Over his ten years in the MCU, Bucky Barnes has had his fair share of screen time, but never quite like this. Sebastian Stan has delivered throughout the series as he navigates a new period of Bucky’s life. Free from the grasp of the Winter Soldier, Bucky is essentially relearning how to be human. Watching his character’s journey in terms of his self-development and friendship with Sam has been such a pleasure. Seeing callbacks to Wakanda, and a Civil War reference in the finale in the form of a good old ‘Bucky on a motorbike’ sequence, reminds us of just how connected he is to the wider MCU, and somehow it is only now that we see him fully fleshed out.

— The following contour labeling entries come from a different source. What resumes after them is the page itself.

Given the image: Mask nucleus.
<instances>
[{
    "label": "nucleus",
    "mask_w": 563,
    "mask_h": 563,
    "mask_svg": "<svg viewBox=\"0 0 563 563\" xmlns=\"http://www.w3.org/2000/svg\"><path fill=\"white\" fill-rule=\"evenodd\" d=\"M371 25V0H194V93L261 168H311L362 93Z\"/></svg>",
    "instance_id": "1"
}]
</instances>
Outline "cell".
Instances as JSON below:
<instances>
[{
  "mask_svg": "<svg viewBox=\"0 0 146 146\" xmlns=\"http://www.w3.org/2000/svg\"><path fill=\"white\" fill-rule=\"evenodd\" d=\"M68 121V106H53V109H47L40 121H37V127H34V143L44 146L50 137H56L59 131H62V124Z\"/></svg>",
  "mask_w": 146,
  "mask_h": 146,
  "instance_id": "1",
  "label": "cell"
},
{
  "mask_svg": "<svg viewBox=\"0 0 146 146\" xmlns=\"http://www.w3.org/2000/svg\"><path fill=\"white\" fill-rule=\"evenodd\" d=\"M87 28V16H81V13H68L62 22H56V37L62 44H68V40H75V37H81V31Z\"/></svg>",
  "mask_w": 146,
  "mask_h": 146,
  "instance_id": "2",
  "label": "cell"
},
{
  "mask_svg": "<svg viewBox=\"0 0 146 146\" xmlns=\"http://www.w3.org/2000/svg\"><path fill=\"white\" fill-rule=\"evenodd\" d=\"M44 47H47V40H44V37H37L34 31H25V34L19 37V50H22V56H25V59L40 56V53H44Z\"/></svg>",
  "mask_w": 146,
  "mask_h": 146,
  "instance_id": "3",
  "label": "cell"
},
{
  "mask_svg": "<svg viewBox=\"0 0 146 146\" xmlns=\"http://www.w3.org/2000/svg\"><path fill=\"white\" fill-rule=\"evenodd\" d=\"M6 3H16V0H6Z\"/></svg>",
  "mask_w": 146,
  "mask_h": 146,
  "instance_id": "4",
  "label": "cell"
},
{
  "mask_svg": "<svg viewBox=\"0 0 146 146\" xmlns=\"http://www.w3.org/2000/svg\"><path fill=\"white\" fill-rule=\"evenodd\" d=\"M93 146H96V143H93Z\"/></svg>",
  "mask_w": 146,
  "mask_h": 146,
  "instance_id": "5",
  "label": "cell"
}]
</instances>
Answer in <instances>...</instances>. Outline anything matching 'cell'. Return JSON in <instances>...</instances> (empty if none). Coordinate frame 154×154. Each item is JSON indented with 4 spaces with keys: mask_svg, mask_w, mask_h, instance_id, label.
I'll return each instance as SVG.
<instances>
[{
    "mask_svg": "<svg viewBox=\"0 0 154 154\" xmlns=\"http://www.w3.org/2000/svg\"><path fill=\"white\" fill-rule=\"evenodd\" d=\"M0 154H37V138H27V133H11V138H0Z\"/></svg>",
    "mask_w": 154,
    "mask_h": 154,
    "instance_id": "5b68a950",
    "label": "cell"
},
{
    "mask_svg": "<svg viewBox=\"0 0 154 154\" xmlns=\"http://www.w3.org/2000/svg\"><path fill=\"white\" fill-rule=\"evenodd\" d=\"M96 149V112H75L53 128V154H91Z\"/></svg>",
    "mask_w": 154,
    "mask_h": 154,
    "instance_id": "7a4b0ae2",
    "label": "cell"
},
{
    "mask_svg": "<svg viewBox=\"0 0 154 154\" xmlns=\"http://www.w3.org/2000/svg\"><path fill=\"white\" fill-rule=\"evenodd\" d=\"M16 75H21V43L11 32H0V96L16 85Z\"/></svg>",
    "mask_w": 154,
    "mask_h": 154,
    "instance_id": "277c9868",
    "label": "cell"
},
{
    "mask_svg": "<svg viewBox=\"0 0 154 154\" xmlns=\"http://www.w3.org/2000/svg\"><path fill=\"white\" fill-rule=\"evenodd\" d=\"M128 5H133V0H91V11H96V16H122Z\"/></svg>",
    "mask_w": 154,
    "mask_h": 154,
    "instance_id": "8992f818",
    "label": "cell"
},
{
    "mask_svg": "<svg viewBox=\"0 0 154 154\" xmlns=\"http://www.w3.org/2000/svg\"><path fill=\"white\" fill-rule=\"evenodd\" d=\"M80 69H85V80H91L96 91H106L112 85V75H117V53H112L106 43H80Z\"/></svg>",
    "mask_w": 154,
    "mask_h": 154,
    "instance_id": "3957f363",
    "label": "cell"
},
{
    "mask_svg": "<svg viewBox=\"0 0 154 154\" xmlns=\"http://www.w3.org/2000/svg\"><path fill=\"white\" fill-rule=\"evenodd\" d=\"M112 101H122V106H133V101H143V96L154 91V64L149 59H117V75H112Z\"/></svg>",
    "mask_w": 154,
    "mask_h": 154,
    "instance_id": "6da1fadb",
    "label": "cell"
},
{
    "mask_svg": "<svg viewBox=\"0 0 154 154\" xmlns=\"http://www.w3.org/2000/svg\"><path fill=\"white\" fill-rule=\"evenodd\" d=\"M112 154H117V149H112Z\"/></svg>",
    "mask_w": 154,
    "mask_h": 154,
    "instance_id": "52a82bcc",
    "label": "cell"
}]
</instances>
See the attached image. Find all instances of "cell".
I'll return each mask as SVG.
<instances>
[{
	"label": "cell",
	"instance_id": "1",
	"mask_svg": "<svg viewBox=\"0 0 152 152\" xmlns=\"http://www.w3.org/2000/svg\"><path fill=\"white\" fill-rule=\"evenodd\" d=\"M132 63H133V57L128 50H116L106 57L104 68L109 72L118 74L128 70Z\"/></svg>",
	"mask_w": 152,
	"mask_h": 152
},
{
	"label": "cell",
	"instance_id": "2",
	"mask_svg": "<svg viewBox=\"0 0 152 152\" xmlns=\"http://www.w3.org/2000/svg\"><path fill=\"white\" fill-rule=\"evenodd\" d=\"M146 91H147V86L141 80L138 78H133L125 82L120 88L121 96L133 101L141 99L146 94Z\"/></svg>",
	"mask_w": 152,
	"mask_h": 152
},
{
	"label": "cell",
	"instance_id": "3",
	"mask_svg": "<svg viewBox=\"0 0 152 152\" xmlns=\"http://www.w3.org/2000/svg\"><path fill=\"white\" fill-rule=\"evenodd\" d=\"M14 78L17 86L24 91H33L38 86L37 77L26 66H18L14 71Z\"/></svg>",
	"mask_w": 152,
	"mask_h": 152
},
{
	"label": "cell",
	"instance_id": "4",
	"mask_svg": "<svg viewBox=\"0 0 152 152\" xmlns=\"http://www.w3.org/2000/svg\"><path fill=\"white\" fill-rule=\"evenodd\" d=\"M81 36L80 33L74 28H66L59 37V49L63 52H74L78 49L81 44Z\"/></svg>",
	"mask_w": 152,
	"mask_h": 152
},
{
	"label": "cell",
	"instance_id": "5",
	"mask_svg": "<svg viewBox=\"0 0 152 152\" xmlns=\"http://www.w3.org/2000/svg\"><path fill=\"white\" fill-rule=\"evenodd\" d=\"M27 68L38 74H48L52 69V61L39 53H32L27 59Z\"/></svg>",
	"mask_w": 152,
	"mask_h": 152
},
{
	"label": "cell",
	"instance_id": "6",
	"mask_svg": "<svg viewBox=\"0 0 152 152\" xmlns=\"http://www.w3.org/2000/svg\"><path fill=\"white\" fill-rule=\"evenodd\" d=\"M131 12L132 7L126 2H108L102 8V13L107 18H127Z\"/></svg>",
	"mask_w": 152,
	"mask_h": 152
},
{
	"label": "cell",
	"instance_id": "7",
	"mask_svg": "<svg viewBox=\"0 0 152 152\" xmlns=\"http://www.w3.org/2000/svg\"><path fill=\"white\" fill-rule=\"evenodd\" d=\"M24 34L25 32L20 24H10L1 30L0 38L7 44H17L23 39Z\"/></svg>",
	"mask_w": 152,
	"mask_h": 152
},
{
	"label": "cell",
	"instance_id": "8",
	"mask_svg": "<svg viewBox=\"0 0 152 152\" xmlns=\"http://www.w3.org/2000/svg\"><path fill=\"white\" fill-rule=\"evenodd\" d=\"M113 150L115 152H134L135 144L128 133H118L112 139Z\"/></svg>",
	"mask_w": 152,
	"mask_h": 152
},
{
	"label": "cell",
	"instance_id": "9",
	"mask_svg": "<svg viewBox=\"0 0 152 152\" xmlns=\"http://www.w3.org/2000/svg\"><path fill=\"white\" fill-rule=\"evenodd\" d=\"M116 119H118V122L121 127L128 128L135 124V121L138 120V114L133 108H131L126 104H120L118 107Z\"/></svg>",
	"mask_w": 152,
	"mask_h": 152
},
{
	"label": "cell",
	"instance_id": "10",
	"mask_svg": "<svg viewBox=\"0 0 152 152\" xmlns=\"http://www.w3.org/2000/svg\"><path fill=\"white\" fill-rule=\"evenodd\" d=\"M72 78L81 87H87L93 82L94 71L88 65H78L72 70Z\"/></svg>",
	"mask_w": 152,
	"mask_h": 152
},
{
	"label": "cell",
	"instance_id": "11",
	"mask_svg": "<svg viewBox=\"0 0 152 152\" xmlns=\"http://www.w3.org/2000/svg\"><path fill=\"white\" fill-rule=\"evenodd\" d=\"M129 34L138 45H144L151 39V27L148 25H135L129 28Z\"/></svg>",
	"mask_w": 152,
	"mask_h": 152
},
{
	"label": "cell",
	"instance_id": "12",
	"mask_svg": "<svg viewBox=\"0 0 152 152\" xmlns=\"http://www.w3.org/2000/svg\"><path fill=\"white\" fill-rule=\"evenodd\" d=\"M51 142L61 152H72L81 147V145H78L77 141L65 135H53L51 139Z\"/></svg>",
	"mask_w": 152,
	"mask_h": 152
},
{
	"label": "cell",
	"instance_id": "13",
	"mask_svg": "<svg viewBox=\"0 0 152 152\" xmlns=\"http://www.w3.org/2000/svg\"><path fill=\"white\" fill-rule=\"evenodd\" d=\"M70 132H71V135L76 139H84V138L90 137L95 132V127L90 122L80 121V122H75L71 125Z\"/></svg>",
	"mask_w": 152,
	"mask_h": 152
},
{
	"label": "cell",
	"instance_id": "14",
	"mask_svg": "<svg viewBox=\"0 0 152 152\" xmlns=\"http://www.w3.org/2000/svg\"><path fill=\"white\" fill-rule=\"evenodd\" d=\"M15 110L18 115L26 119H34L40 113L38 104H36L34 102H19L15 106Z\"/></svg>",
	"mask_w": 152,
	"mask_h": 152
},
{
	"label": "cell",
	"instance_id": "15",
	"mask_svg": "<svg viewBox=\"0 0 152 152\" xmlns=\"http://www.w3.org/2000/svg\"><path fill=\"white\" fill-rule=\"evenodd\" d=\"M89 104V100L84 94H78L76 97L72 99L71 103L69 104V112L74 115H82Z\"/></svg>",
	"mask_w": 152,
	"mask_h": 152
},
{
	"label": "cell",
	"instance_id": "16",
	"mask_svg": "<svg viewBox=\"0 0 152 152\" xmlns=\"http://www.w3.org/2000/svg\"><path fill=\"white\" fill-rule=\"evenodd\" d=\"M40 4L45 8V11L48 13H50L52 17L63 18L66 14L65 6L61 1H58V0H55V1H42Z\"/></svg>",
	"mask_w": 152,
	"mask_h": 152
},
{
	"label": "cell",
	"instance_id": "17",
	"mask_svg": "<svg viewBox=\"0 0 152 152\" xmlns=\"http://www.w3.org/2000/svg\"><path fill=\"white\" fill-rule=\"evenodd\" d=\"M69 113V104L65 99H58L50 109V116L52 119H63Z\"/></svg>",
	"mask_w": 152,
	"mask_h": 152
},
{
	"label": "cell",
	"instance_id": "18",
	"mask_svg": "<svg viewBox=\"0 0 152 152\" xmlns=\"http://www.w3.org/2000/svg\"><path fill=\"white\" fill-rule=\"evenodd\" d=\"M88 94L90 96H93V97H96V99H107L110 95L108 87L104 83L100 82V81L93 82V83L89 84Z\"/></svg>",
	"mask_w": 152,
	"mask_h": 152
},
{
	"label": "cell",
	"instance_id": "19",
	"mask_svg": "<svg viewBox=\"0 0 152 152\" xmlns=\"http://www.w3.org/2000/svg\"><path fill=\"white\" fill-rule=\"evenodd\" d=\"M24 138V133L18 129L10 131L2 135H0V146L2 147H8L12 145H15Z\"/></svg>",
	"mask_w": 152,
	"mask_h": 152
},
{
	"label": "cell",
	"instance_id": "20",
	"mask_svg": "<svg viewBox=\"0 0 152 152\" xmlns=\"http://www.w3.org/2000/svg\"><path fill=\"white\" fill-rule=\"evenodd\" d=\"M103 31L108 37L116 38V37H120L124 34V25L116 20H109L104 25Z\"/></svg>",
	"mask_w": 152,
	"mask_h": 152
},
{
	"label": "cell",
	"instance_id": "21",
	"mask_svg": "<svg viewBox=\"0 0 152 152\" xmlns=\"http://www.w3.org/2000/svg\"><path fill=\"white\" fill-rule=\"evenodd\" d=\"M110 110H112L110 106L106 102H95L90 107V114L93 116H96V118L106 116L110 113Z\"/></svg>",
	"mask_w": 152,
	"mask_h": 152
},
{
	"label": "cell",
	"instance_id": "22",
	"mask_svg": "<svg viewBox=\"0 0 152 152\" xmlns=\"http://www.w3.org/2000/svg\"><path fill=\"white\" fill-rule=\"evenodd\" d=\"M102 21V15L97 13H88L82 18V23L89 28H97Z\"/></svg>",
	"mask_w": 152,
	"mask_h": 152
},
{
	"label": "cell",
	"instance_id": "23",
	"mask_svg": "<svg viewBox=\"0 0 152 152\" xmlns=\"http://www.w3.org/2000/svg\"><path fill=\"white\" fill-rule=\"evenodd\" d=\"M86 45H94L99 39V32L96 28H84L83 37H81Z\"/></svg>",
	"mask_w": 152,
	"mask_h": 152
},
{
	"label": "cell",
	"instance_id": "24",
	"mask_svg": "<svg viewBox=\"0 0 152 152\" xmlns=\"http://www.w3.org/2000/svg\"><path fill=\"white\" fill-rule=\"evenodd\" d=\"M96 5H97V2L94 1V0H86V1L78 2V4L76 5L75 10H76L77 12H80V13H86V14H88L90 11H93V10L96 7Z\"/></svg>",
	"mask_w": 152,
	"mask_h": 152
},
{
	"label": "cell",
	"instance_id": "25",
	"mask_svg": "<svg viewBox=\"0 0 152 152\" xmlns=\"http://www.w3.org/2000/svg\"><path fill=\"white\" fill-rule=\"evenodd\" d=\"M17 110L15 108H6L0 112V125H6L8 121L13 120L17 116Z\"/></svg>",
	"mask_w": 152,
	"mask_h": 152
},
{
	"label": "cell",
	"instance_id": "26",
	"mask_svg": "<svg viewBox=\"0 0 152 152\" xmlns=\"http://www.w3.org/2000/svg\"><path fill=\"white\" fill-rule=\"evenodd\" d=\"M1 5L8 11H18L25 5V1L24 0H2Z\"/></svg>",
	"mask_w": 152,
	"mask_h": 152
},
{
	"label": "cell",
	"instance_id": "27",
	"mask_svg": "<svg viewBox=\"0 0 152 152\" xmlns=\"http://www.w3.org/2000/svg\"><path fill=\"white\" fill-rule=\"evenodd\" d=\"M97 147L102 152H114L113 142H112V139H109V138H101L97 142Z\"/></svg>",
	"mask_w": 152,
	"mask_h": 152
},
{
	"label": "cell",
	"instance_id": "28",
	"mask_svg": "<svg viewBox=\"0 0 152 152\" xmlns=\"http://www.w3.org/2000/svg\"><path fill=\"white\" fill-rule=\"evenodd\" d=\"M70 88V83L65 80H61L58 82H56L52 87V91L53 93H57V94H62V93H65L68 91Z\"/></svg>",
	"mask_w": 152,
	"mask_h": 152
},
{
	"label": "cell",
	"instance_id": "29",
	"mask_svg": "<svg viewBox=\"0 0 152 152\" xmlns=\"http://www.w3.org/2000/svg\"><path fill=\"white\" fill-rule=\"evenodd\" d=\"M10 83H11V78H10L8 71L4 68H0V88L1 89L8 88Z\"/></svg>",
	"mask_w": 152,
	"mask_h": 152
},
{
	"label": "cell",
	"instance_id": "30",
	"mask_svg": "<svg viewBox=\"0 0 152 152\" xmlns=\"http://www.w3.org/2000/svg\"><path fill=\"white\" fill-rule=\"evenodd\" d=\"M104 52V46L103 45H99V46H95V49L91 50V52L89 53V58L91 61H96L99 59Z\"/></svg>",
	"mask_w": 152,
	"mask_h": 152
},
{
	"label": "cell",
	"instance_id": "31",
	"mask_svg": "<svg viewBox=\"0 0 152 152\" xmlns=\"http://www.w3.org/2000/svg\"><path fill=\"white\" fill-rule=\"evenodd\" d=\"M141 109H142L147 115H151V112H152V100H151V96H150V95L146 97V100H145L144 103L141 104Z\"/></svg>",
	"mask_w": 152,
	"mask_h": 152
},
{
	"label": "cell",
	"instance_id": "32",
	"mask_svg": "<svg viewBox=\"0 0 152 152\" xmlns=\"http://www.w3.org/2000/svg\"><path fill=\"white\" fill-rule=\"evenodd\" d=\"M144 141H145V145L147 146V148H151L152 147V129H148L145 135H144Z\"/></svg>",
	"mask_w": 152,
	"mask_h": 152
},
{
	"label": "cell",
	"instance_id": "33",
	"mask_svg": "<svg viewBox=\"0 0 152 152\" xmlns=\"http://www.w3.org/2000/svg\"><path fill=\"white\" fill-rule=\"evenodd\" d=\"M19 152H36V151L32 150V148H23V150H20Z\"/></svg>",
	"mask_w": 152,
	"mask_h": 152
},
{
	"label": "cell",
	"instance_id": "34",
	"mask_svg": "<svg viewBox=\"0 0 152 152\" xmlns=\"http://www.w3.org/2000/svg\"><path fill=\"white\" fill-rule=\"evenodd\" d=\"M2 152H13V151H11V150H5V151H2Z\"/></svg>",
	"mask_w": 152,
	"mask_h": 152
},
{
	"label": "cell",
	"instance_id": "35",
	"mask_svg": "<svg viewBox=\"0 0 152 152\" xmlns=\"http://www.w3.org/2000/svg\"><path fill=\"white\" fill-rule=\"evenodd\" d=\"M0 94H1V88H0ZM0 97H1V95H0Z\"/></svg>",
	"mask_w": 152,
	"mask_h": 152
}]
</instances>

Bucky’s list of people to make amends with is the one aspect of his personal story that could have been stronger. There was an opportunity to dive into his resultant guilt from his days as the Winter Soldier further through his confession to Mr. Nakajima, which would have rounded off the beginning of his healing process so well. Regardless, Bucky’s closure in the final moments of this episode is what so many have been waiting to see all these years. Free from pain and abuse, he finally feels comfortable with his new life and finds a new family in the Wilsons, a subtle but beautiful moment for those who have patiently awaited it.
Many speculated that this series may be one of the few Marvel Disney+ shows to receive a continuation, and reports are now confirming that this will be in the form of a Captain America sequel with the same creative team seen here. So what could be in store for Captain America 4? While the finale gives us closure in many areas, it also opens up a number of doors for further exploration. We have already been introduced to Joaquin Torres, who does make minor appearances across episodes. This character has much more to offer, a new film could see Torres take up the wings of the Falcon as he does in the comics. In taking on the name of US Agent, John Walker is also starting a new chapter for himself. Between Russell’s performance and the complexity of the character, seeing more of Walker would be nothing to complain about.
The Powerbroker has the potential to become a big shot villain in the MCU, be it in Captain America 4 or perhaps even another film such as Shang-Chi and the Legend of The Ten Rings; it is very doubtful that we have seen the last of (Double) Agent Sharon Carter. Eli Bradley is another character that could return as his comic-book counterpart, Patriot, possibly in a Young Avengers event being set up by the introduction of other characters such as Kate Bishop and Cassie Lang. Even without these threads, Bucky and Sam have now cemented themselves as an iconic duo to those who didn’t already love them together in the preceding films. Who wouldn’t want to see more of their adventures together?
To much pleasure, The Falcon and the Winter Soldier finale is a visual spectacle that effortlessly completes Sam Wilson’s transition between the Falcon and Captain America. It features compelling action sequences and sets up a number of possibilities without leaving its initial intentions unresolved. It feels satisfying and despite there being opportunities to elevate the final episode, it ultimately serves as the wholesome and fulfilling conclusion that we deserved.